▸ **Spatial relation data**
================================

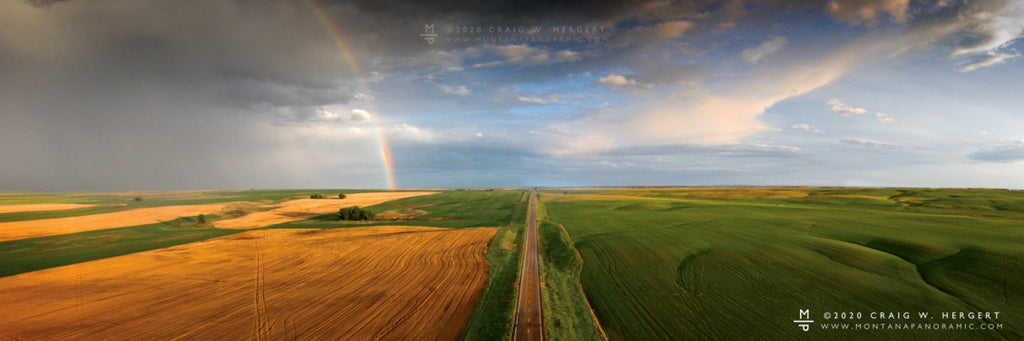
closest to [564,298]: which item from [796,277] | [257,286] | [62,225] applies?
[796,277]

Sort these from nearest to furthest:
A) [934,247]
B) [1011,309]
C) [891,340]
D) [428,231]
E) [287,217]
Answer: [891,340], [1011,309], [934,247], [428,231], [287,217]

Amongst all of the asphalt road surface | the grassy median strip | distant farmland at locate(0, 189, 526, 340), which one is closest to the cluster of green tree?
distant farmland at locate(0, 189, 526, 340)

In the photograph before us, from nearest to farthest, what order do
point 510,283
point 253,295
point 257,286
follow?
point 253,295
point 257,286
point 510,283

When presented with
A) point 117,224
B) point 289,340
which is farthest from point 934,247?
point 117,224

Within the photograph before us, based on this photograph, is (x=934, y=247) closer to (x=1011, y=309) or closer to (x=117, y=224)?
(x=1011, y=309)

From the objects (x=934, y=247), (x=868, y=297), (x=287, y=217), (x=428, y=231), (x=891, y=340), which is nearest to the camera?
(x=891, y=340)

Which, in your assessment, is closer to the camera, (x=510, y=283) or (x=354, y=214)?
(x=510, y=283)

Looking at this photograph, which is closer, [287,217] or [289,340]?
[289,340]

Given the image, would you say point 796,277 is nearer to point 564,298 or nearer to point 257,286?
point 564,298

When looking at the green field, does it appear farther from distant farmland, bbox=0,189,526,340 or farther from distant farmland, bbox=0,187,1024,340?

================================

▸ **Task to carry out**
Copy every one of the records above word for word, but leave out the pictures.

▸ **Solution below**
closest to [564,298]: which item from [796,277] | [257,286] | [62,225] applies?
[796,277]

Sort these from nearest to furthest:
A) [934,247]
B) [1011,309]
C) [891,340]
D) [428,231]
E) [287,217]
Answer: [891,340], [1011,309], [934,247], [428,231], [287,217]

Amongst all of the asphalt road surface | the grassy median strip | distant farmland at locate(0, 189, 526, 340), which one is closest to the cluster of green tree?
distant farmland at locate(0, 189, 526, 340)

In the photograph before us, from nearest to farthest, what order do
point 510,283
point 253,295
point 257,286
follow?
point 253,295
point 257,286
point 510,283

When presented with
A) point 117,224
B) point 289,340
which is farthest from point 934,247?
point 117,224

Within the photograph before us, based on this photograph, is (x=934, y=247) closer to (x=1011, y=309) or closer to (x=117, y=224)?
(x=1011, y=309)

From the objects (x=934, y=247), (x=868, y=297), (x=287, y=217), (x=428, y=231), (x=891, y=340), which is nearest to the camera?
(x=891, y=340)

Which, in your assessment, is closer to the camera, (x=510, y=283) or (x=354, y=214)?
(x=510, y=283)

Looking at this photograph, which is closer, [287,217] or [289,340]?
[289,340]

Given the image, would you say point 796,277 is nearer to point 564,298 or nearer to point 257,286?
point 564,298

When looking at the green field, does it appear farther from distant farmland, bbox=0,189,526,340 or farther from distant farmland, bbox=0,187,1024,340?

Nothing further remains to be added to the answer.